Auf die aktuelle Legislatur konnten sich die Assistenten der Parlamentarier eigentlich freuen. Eine neue Regelung sichert ihnen den Status eines befristeten Bediensteten des Parlaments zu. Doch die rechtliche Sicherheit hat einen hohen Preis. Wie alle offiziellen Angestellten müssen nun auch sie eine Musterung über sich ergehen lassen. Darin enthalten ein Fragebogen, der aus einer Blutplasmabank stammen könnte.
Unverschämte Fragen
Der Bogen ist in vier Bereiche aufgeteilt. Zuerst kommen die persönlichen Daten, die jeder Arbeitgeber nötig hat: Name, Nationalität, Adresse und so weiter. Blättert man um, verschlägt es einem jedoch die Sprache. Fragen [1] zu Krankheitsgeschichte der Familie: „Hatte irgendein Mitglied Ihrer Familie:“ „Krebs?“ oder eine „Geisteskrankheit (Schizophrenie, Alzheimer, Depressionen...)?“ Aber es wird noch besser. Anschließend wird man nämlich zu seiner persönlichen Krankenakte gefragt. Einige Auszüge: „Haben Sie unter einer der folgenden Krankheiten oder Beschwerden gelitten“:
- Hepatitis
- Beschwerden in den Harnwegen
- Depressionen
- Sexuell übertragbare Krankheiten
- Tumore, Krebs
- und und und
Eine Seite weiter plötzlich Fragen zur Lebensführung:
- Haben Sie in den letzten drei Jahren Gewicht gewonnen oder verloren? [...] wieviel?
- Rauchen Sie? Falls JA, rauchen Sie Zigaretten, Pfeife, Zigarren?
- Was ist Ihr täglicher/wöchentlicher Alkoholkonsum?
- Machen Sie Sport? Welchen?
- Für Frauen: [...] bitten geben Sie das Datum Ihrer letzten Periode an.
Der Hintergrund
Mit den gesammelten Daten möchte die Institution die „physische Fitness des Angestellten“ herausfinden und „[...] ihre/seine Gesundheit schützen“, so steht es auf dem Fragebogen. Der eigentliche Grund ist allerdings weniger die Fürsorge der Verwaltung, als vielmehr eine Kosten-Nutzen Rechnung. Fällt ein Assistent aus, wegen Krankheit, Schwangerschaft oder Invalidität, so muss Ersatz angestellt werden und das kostet. Natürlich will ein Arbeitgeber so etwas vermeiden und alle würden wohl gerne solche Fragebögen benutzen. Doch das Recht erlaubt nur Fragen, die unmittelbar mit der beruflichen Eignung etwas zu tun haben.

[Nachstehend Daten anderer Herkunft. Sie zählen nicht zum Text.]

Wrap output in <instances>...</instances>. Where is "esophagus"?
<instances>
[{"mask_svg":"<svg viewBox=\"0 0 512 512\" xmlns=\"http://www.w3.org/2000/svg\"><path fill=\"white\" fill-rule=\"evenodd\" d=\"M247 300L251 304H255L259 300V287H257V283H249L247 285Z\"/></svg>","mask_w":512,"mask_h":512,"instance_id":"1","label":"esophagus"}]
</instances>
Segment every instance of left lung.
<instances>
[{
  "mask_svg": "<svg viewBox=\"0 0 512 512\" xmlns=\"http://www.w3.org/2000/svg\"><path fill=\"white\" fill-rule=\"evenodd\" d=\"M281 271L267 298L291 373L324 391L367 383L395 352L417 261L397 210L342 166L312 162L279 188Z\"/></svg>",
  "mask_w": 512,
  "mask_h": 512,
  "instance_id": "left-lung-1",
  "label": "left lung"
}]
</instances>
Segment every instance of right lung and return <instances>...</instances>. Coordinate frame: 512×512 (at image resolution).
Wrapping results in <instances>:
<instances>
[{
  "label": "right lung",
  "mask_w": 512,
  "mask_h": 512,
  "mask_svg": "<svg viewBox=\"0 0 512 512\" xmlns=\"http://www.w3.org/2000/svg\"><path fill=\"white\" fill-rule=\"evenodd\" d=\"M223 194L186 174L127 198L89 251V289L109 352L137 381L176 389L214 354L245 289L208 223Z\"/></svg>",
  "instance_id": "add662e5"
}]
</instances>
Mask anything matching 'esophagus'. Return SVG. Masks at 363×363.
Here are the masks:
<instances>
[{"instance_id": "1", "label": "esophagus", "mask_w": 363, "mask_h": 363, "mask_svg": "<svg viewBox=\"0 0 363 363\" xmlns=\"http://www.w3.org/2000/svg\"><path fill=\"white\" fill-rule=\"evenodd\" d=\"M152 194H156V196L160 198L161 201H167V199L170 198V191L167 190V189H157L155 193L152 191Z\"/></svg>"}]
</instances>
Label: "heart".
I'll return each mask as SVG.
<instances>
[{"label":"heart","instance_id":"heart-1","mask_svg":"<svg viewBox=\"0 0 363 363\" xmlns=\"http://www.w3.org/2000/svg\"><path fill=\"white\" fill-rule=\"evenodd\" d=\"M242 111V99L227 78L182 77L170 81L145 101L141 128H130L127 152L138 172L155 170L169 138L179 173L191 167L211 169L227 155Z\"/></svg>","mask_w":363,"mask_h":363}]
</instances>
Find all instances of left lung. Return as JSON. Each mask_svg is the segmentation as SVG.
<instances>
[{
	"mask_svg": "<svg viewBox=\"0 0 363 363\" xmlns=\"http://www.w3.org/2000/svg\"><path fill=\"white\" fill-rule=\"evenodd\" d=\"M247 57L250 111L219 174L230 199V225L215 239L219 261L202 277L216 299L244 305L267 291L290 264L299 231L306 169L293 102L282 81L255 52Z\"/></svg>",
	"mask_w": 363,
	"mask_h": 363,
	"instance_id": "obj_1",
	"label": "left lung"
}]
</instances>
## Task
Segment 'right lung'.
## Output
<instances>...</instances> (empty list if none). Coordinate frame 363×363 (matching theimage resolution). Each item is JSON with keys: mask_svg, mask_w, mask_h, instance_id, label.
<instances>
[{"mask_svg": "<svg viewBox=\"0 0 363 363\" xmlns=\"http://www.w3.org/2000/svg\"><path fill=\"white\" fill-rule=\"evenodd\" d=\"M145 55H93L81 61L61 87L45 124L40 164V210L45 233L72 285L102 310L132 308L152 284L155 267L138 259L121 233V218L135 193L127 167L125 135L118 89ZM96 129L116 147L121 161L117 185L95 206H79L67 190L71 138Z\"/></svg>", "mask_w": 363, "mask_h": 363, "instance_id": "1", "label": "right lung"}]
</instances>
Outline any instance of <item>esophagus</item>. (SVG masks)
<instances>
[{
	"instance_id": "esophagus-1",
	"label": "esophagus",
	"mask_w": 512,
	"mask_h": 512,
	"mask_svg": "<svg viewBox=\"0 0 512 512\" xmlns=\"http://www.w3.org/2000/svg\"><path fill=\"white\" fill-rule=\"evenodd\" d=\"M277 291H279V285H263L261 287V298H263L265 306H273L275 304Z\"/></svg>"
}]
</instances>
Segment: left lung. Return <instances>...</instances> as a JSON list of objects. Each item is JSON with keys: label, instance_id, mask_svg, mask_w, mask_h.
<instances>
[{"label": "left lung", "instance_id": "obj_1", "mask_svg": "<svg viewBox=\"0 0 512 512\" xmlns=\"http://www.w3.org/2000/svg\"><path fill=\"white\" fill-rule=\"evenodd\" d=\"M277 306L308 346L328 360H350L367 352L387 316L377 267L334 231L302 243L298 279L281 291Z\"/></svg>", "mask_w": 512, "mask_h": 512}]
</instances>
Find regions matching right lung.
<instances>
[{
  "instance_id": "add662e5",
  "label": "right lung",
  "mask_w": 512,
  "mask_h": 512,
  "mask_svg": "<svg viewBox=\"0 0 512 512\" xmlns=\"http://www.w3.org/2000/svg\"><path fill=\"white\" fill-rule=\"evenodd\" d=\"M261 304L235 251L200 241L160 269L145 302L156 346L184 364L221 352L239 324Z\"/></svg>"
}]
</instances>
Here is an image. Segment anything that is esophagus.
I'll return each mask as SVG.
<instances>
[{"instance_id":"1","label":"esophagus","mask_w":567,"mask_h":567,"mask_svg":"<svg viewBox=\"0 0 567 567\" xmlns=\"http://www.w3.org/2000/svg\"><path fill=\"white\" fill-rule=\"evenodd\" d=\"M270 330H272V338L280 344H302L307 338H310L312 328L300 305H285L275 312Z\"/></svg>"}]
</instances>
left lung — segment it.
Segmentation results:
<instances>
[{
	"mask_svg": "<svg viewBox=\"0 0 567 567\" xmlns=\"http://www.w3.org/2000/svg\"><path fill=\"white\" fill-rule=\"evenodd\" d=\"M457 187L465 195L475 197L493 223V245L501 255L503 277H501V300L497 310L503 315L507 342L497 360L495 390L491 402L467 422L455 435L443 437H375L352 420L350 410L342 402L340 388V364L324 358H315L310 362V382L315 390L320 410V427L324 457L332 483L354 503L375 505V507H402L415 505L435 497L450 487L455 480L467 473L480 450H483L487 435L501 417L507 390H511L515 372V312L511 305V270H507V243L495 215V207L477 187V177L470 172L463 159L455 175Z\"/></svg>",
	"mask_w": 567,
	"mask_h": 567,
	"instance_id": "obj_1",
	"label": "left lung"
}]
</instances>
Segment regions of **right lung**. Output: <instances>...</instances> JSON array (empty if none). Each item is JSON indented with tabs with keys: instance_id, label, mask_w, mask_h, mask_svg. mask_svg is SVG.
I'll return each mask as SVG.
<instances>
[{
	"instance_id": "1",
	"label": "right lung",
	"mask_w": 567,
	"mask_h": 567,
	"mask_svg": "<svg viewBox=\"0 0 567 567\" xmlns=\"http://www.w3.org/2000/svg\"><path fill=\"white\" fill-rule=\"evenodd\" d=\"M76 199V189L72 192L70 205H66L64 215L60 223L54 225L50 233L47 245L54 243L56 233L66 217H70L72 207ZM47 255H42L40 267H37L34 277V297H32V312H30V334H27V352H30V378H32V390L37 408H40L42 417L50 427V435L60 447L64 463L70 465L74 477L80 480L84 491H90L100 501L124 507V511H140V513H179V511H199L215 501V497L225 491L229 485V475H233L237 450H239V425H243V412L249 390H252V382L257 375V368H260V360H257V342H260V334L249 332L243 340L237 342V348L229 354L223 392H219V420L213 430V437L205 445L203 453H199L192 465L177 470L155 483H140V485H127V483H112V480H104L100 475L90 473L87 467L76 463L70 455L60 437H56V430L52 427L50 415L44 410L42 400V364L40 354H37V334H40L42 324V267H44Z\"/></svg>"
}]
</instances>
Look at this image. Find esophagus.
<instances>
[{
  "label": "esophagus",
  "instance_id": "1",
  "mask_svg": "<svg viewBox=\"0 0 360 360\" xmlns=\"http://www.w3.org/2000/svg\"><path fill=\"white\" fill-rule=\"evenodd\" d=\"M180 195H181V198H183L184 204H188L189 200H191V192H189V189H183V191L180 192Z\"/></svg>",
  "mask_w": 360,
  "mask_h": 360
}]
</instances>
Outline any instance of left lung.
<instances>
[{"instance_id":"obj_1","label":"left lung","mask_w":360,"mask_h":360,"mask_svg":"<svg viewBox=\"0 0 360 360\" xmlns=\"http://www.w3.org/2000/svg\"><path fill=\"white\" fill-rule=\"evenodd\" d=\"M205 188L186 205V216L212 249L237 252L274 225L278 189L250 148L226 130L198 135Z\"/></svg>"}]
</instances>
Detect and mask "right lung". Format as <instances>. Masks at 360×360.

Das Parlament duldet Verrat an den eigenen Prinzipien
Die Stärkung des Daten- und Verbraucherschutz war eines der großen Errungenschaften des Parlaments. Doch nun scheint es, dass ein offensichtlicher Missbrauch im eigenen Haus kaum jemanden stört. Die erste Reaktion stammt von Cornelia Ernst, Europaabgeordnete der LINKEN, die im vergangenen Dezember die Assistenten dazu aufrief, den Fragebogen nicht auszufüllen [2]. Doch die Vorwürfe sind bereits seit 2008 bekannt. Damals hatte der Europäische Datenschutzbeauftragte Peter Hustinx in einem Bericht angemahnt, den Bogen unter den Gesichtspunkten der Relevanz und Angemessenheit zu überarbeiten. Außerdem müsse ein genauer und vernünftiger Zeitpunkt festgelegt werden, wann die Daten zu löschen seien. Dieser liegt momentan nämlich bei 30 Jahren.